# Challenge A
In the Facebook newsfeed architecture text, which technology serves as the message queue on the write path?
# Challenge B
Continue the Facebook newsfeed architecture text, picking up after its final line about generating the post ID.

# Selected excerpt
Design Facebook Newsfeed - System Architecture
High-Level Architecture Overview
Architecture Principles
- Microservices Architecture: 200+ independent services
- Event-Driven Design: Asynchronous communication via message queues
- ML-First Approach: Machine learning for feed ranking and personalization
- Multi-Region Deployment: Active-active across 20+ regions globally
- Read-Optimized: Aggressive caching for read-heavy workload (200:1 ratio)
- Real-time Updates: WebSocket connections for live feed updates
System Architecture Diagram
┌─────────────────────────────────────────────────────────────────┐
│ Client Layer │
│ ┌──────────┐ ┌──────────┐ ┌──────────┐ │
│ │ iOS │ │ Android │ │ Web │ │
│ │ App │ │ App │ │ Browser │ │
│ └────┬─────┘ └────┬─────┘ └────┬─────┘ │
└───────┼─────────────┼─────────────┼──────────────────────────────┘
│ │ │
└─────────────┴─────────────┘
│
┌─────────────┴─────────────┐
│ Global Load Balancer │
│ (GeoDNS + Anycast) │
└─────────────┬─────────────┘
│
┌─────────────┴─────────────┐
│ API Gateway │
│ (Auth, Rate Limit, SSL) │
└─────────────┬─────────────┘
│
┌─────────────┴──────────────────────────────┐
│ │
┌───────┴────────┐ ┌──────────────┴──────────┐
│ Write Path │ │ Read Path │
│ (Post Create) │ │ (Feed Fetch) │
└───────┬────────┘ └──────────────┬──────────┘
│ │
┌───────┴────────┐ ┌──────────────┴──────────┐
│ Post Service │ │ Feed Service │
└───────┬────────┘ └──────────────┬──────────┘
│ │
┌───────┴────────┐ ┌──────────────┴──────────┐
│ Fan-out │ │ Ranking Service │
│ Service │ │ (ML Models) │
└───────┬────────┘ └──────────────┬──────────┘
│ │
┌───────┴────────┐ ┌──────────────┴──────────┐
│ Message Queue │ │ Feed Cache │
│ (Kafka) │ │ (Redis) │
└───────┬────────┘ └──────────────┬──────────┘
│ │
┌───────┴────────────────────────────────────────────┴──────────┐
│ Data Layer │
│ ┌──────────┐ ┌──────────┐ ┌──────────┐ ┌──────────┐ │
│ │ Post │ │ User │ │ Social │ │ Feed │ │
│ │ DB │ │ DB │ │ Graph │ │ DB │ │
│ │(Cassandra│ │(MySQL) │ │ (TAO) │ │(Cassandra│ │
│ └──────────┘ └──────────┘ └──────────┘ └──────────┘ │
└────────────────────────────────────────────────────────────────┘Core Services Architecture
1. Post Service
Responsibilities:
- Create, read, update, delete posts
- Validate post content and privacy settings
- Generate unique post IDs
- Store posts in database
- Publish post events to message queue
Post Creation Flow:
1. Client sends post request
2. Post Service validates content
3. Generate unique post_id (Snowflake)

# Data block
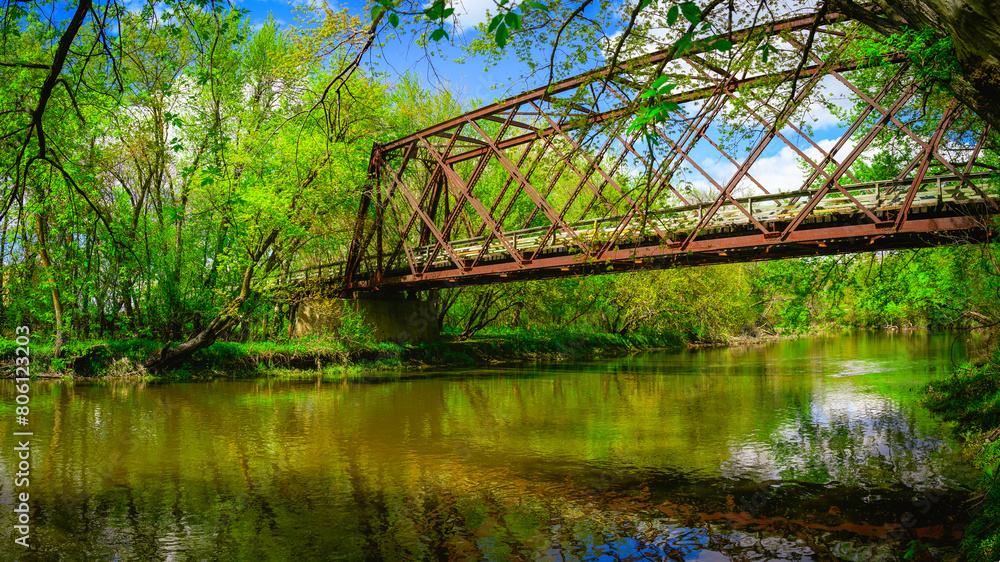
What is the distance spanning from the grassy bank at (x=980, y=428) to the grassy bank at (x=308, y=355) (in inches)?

# Right answer A
Kafka.

# Right answer B
4. Store post in Cassandra
5. Publish event to Kafka
6. Fan-out Service picks up event
7. Return success to clientTechnology Stack:
- Language: C++ (high performance)
- Database: Cassandra (partitioned by post_id)
- Cache: Memcached for recent posts
- Message Queue: Kafka for event publishing
2. Feed Service
Responsibilities:
- Generate personalized newsfeeds
- Fetch posts from multiple sources (friends, pages, groups)
- Merge and rank posts using ML models
- Handle pagination and infinite scroll
- Cache feed results
Feed Generation Strategy:
Hybrid Approach:
1. Regular Users (<1000 friends):
- Fan-out on write (push model)
- Pre-compute feeds
- Store in feed table
2. Power Users (>1000 friends):
- Fan-out on read (pull model)
- Fetch posts on-demand
- Merge and rank in real-time
3. Celebrity Content:
- Pull-based for users with >100K friends
- Cache aggressively
- Separate infrastructure
Feed Ranking:
- Fetch candidate posts (1000+)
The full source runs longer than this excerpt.